As we have all heard (and/or experienced), the current audience for many history museums is not particularly diverse. A 2010 study by Reach Advisors of 15,790 visitors at 40 U.S. history museums found that 78% of adult respondents held college degrees (vs. 28% of total U.S. population), their median household income was $80,000 (compared to the U.S. average of $52,000), and perhaps most significantly, they were 95% white (compared to 66% of the total population). While Americans age 60-69 made up about 12% of the population in 2010, 26% of survey participants represented this age range. 18 to 29-year-olds made up only 4% of museum visitors, but formed 22% of the population in 2010. In the coming years, this group of “history core visitors” (as described by Reach Advisors) will veer even further from the average demographic makeup of the United States. For preservation agencies, nonprofit groups, and museums alike, it can be a struggle to attract and engage with more diverse audiences.

So, how do we create programs, exhibitions, and tours that are more inclusive and accessible to new visitors—while still maintaining our loyal current audience? How has this noteworthy disparity between history core visitors and the general population influenced your organization’s mission, vision, or operations? What strategies have you embraced, adopted, or created (or just heard about) to address this concern? What nuggets of wisdom can you share with others who seek to reach a broader range of individuals? What museums/organizations can we turn to as examples? This is certainly not an original topic for discussion—I believe sessions have touched upon this issue at all of the previous Bmore Historic unconferences—but this remains a pressing question for many history organizations.

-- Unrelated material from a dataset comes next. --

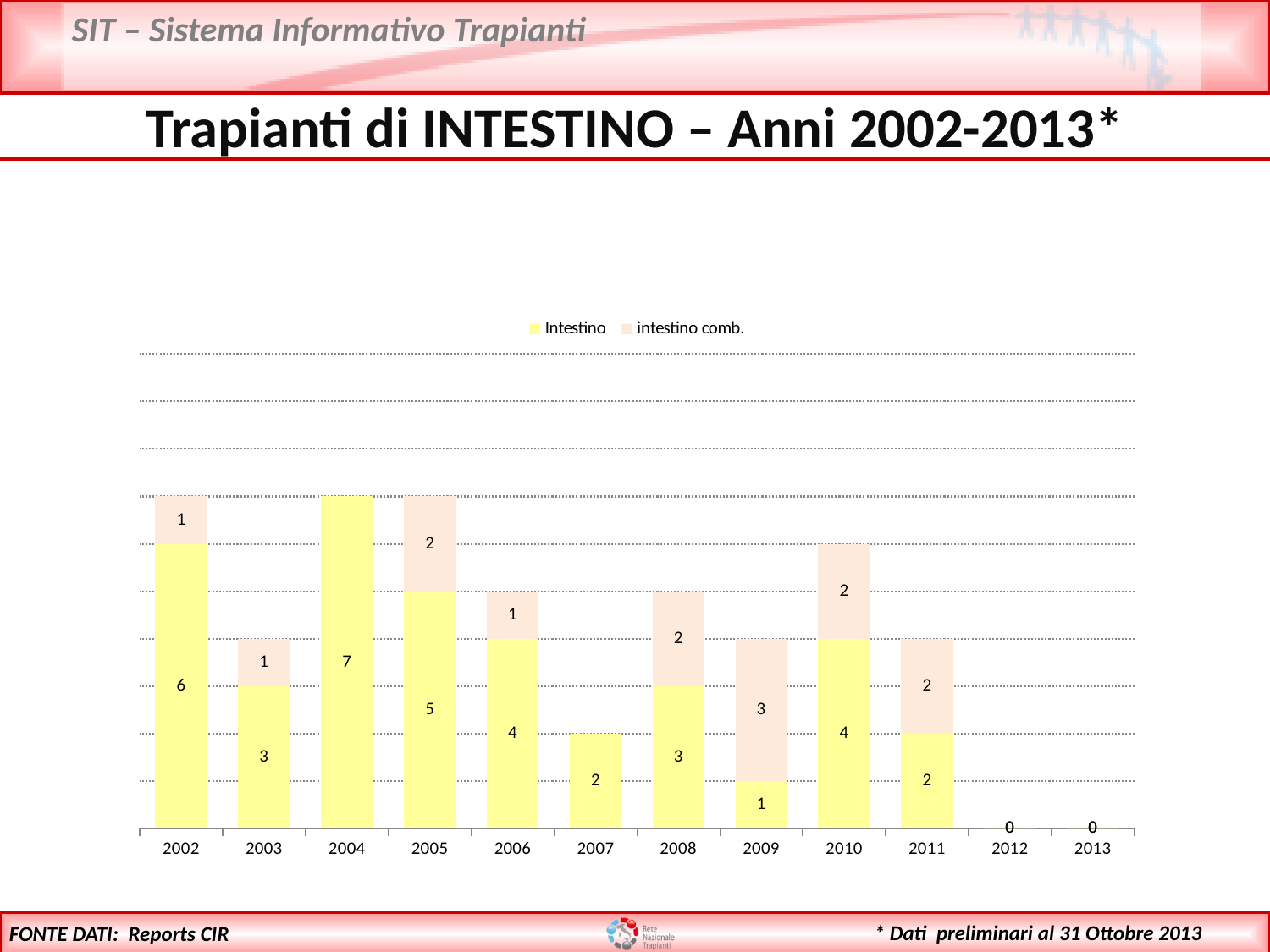
Which year has the highest Intestino value? 2004 In 2009, which is larger: the Intestino value or the intestino comb. value? intestino comb. What is the Intestino value for 2011? 2 What is the total of the stacked bar for 2010? 6 What is the Intestino value for 2002? 6 What is the total of the stacked bar for 2005? 7 What kind of chart is shown on the slide? Stacked bar chart How many series does the legend list? 2 What is the intestino comb. value for 2009? 3 What is the difference between the Intestino values for 2002 and 2003? 3 How many years are shown on the x axis? 12 Among the years 2002 to 2011, which year has the lowest Intestino value? 2009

On a related note, and perhaps something we could discuss at this session (or perhaps it’s worth exploring elsewhere): the History Relevance Campaign (HRC) is a grassroots movement of public historians who seek to demonstrate the value of history in the 21st century. Rather than minimizing the importance of STEM, members of HRC seek to show how the study of history is just an important. Effective branding is certainly one element of this campaign, but there are no doubt other ways that we can build awareness and understanding of the value of history. How does the work of HRC overlap with the demographic issues mentioned above? How can we work in partnership to enhance each other’s work, and not duplicate efforts? Where do you fit into this movement?